Przefiltruj poniższe wpisy i przepisz każdy wiersz, w którym występuje słowo „pixel”.

Pytania o geometrię sceny
____________
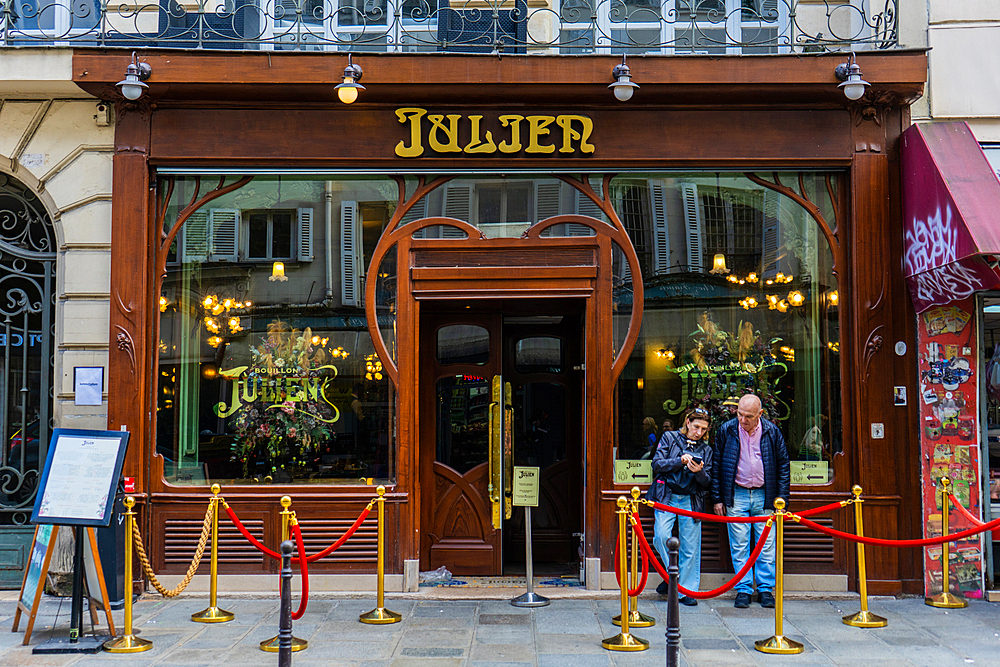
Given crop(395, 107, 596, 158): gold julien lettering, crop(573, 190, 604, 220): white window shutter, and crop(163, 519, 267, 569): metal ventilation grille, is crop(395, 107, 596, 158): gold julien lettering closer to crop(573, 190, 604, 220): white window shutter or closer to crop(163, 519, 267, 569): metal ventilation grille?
crop(573, 190, 604, 220): white window shutter

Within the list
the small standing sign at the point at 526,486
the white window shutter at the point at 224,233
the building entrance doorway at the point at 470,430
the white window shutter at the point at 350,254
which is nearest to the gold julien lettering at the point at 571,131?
the building entrance doorway at the point at 470,430

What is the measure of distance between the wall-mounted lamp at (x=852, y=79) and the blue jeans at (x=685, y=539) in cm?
413

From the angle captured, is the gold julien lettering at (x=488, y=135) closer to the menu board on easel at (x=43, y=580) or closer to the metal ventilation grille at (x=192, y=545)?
the metal ventilation grille at (x=192, y=545)

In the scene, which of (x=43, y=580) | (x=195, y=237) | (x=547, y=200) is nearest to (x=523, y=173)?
(x=547, y=200)

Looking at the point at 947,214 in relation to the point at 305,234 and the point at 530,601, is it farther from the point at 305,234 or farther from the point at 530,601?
the point at 305,234

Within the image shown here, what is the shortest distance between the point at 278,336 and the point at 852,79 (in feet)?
20.3

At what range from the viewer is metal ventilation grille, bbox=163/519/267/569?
8.85 metres

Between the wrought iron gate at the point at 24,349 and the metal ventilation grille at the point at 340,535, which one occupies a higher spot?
the wrought iron gate at the point at 24,349

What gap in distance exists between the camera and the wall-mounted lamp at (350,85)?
8492 millimetres

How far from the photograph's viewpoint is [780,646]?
6.85 meters

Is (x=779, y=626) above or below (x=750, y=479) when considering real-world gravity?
below

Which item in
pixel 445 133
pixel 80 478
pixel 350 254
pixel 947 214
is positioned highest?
pixel 445 133

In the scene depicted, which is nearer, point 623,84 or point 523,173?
point 623,84

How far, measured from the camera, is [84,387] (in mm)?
8930
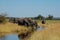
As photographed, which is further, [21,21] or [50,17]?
[50,17]

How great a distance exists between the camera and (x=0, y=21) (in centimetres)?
A: 5516

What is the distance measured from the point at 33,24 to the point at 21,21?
3.32 meters

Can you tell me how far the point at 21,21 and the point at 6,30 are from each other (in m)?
9.86

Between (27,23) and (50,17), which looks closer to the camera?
(27,23)

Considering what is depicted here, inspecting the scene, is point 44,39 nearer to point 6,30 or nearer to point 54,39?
point 54,39

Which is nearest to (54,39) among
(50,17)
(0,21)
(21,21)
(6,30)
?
(6,30)

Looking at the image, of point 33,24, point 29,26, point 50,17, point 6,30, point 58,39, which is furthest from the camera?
point 50,17

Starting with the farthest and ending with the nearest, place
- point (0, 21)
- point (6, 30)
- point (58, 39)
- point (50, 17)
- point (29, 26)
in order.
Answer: point (50, 17) < point (0, 21) < point (29, 26) < point (6, 30) < point (58, 39)

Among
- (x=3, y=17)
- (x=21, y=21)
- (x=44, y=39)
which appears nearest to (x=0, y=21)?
(x=3, y=17)

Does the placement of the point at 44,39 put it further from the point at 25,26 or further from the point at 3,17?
the point at 3,17

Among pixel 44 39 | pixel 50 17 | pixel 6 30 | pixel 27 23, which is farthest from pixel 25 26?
pixel 50 17

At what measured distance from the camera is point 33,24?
49.7 metres

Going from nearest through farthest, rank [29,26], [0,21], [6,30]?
[6,30]
[29,26]
[0,21]

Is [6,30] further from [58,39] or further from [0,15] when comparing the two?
[58,39]
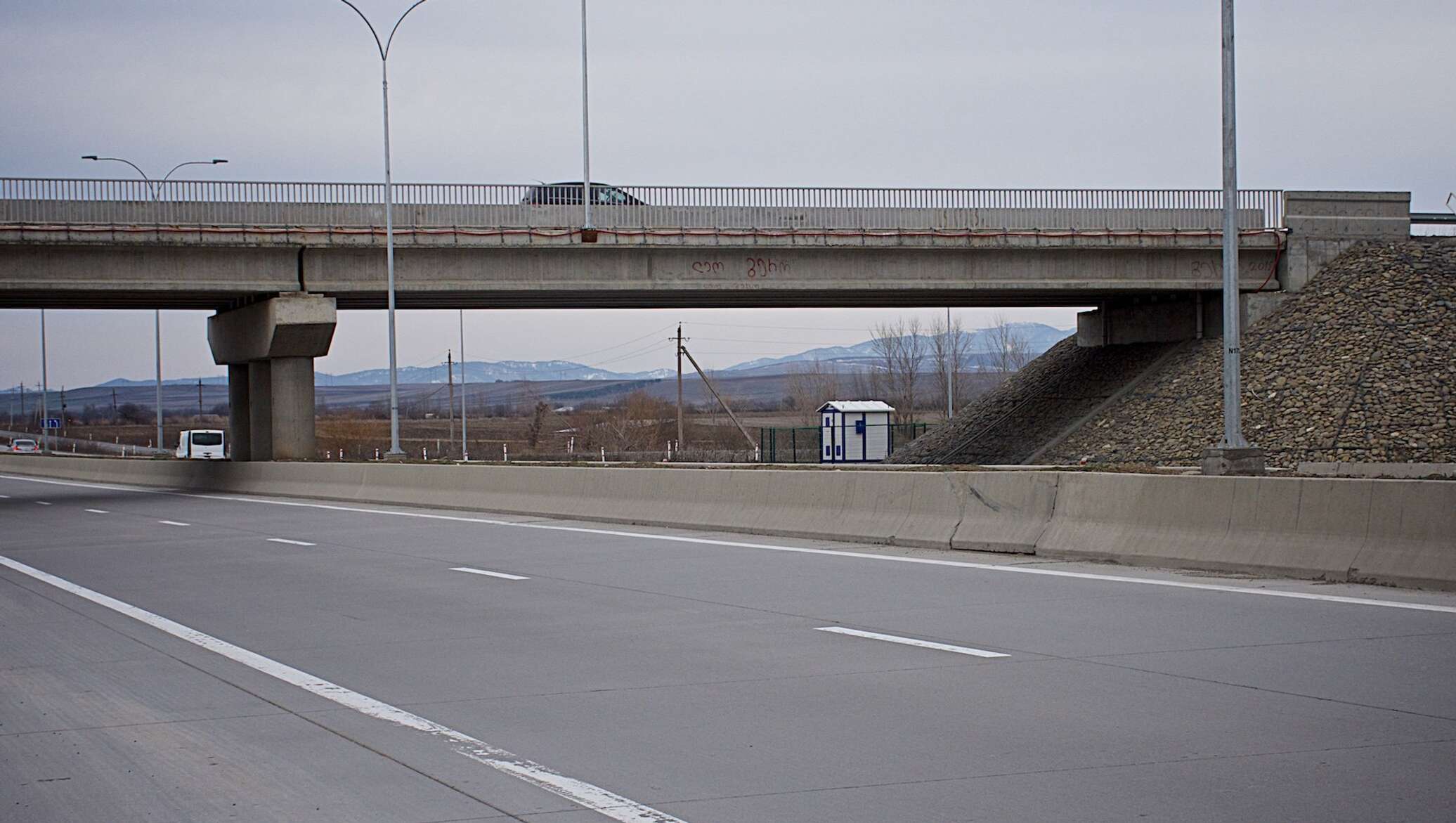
____________
- **POPRAWNY WYNIK**
pixel 445 133
pixel 80 478
pixel 350 254
pixel 947 214
pixel 445 133
Among pixel 44 39 | pixel 50 17 | pixel 6 30 | pixel 27 23, which is farthest from pixel 25 26?
pixel 50 17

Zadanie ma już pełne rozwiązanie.